Yet falling short of a national championship as a player stuck with her. When South Carolina claimed the 2017 NCAA title, it exorcised some long-held demons for Staley, who had miniature replicas of the trophy made and sent, along with a note of gratitude, to all those who had been a part of her journey, going back to high school.

Gusky was surprised, and touched, by the trophy — now displayed in her home office. A deputy vice president for the Federal Aviation Administration, she’s far from the sports world these days, other than coaching her 9-year-old son’s basketball team. But this symbol of the forever bond between teammates brought back great memories, including all she admired about Staley.

“She had a remarkable impact on me,” Gusky said. “Everyone talks about Dawn’s competitiveness, but she was a big part of what felt like a very professional atmosphere at [Virginia]. We treated basketball respectfully. We had fun as well, but we knew what we were there to accomplish. If you had told me back then who Dawn was going to become, it would have been no surprise whatsoever.”

As a player, Dawn Staley starred on Virginia teams that lost in three consecutive trips to the Final Four. In 2017, Staley guided South Carolina to the NCAA championship. Ron Jenkins/Getty Images

Yet even after Staley got that first pro job in Spain, the path was still rocky. She had a series of short playing contracts in the winter of 1993-94, taking her to Europe and South America. Her USA Basketball breakthrough came when she made the senior team for the 1994 FIBA World Championship (now called the World Cup), but the U.S. women were upset by Brazil in the semifinals and had to settle for a bronze medal.

◆ **QUESTIONS ON THE MATERIAL**:
1. Print the Dawn Staley passage between "As a player, Dawn" and "a bronze medal.", inclusive.
2. Write the next part of the passage on Dawn Staley's career, starting after its final sentence.
The entries that come after this passage are separate material.

◆ **SUPPLIED RECORDS**:

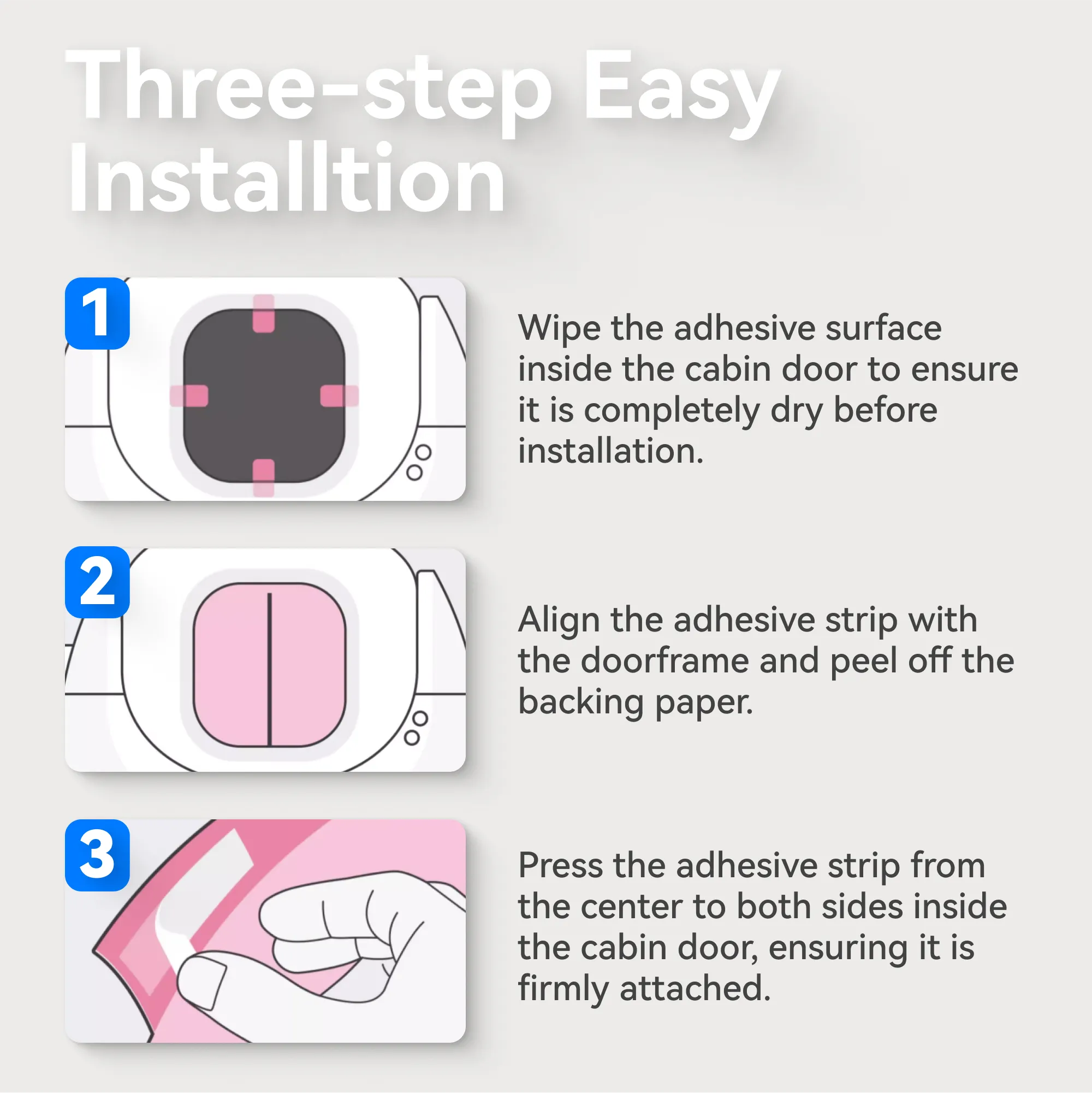 Three-step Easy Installtion

1

Wipe the adhesive surface inside the cabin door to ensure it is completely dry before installation.

2

Align the adhesive strip with the doorframe and peel off the backing paper.

3

Press the adhesive strip from the center to both sides inside the cabin door, ensuring it is firmly attached.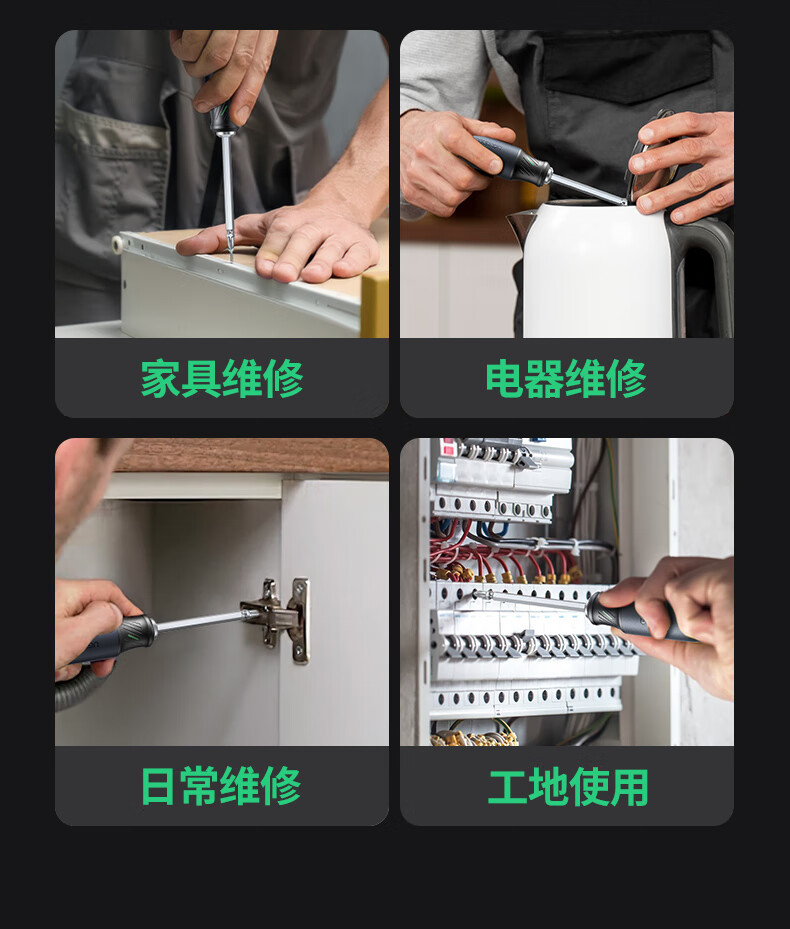 家具维修

电器维修

日常维修

工地使用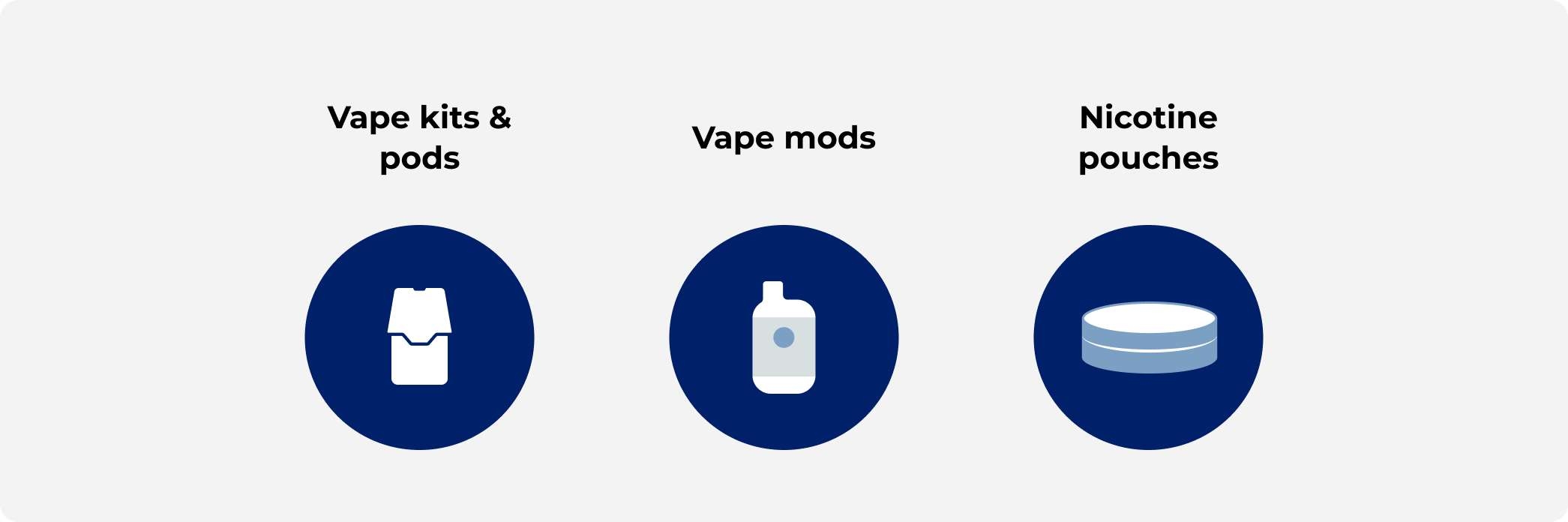 Vape kits & pods

Vape mods

Nicotine pouches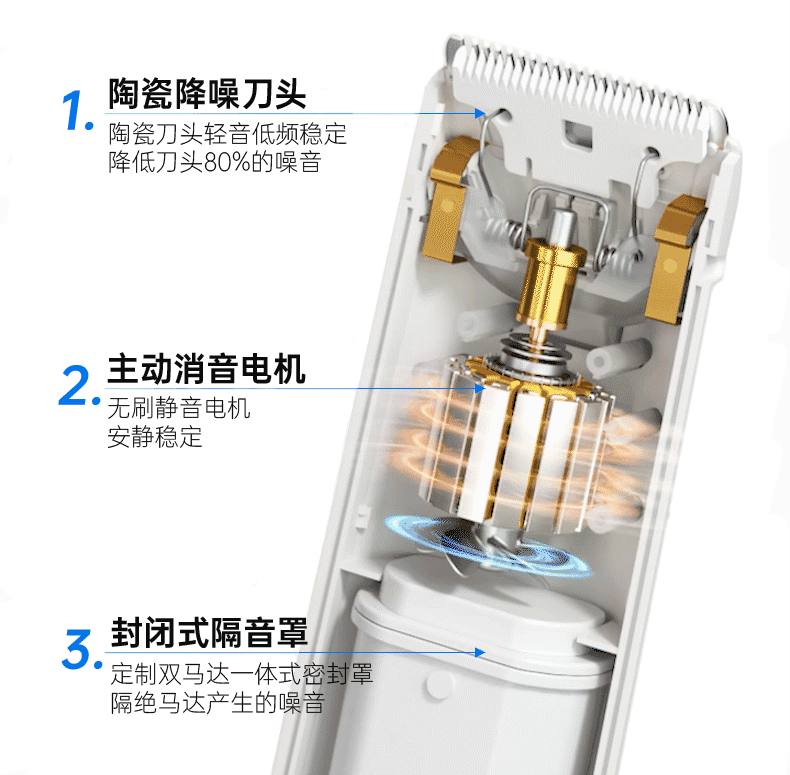 1. 陶瓷降噪刀头
陶瓷刀头轻音低频稳定
降低刀头80%的噪音

2. 主动消音电机
无刷静音电机
安静稳定

3. 封闭式隔音罩
定制双马达一体式密封罩
隔绝马达产生的噪音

◆ **RESULTS FOR EACH TASK**:
1.
As a player, Dawn Staley starred on Virginia teams that lost in three consecutive trips to the Final Four. In 2017, Staley guided South Carolina to the NCAA championship. Ron Jenkins/Getty Images

Yet even after Staley got that first pro job in Spain, the path was still rocky. She had a series of short playing contracts in the winter of 1993-94, taking her to Europe and South America. Her USA Basketball breakthrough came when she made the senior team for the 1994 FIBA World Championship (now called the World Cup), but the U.S. women were upset by Brazil in the semifinals and had to settle for a bronze medal.

2.
Something had to change. The men’s “Dream Team” of NBA stars had steamrollered its Olympic basketball competition in 1992 and become the toast of the Barcelona Games, while the U.S. women had back-to-back bronzes in major competitions. It came in 1995, when the NBA backed a traveling women’s team that toured the world in preparation for the 1996 Atlanta Games — an endeavor that helped launch the WNBA.

In February 1995, Staley was playing in France on her most stable contract to date when she started experiencing knee pain. Not now, she thought, aware the trials were that spring to make the USA squad. She had to leave her French team.

She was able to get treatment on her knee back home in the United States, and managed to make Team USA. But even the 1996 Olympic tournament, in which the Americans started their current gold-medal streak, was another learning experience for Staley, who came off the bench behind Teresa Edwards.

“I didn’t know when I was going to play, but I knew I had to stay ready,” she said. “I just had to wait my turn.”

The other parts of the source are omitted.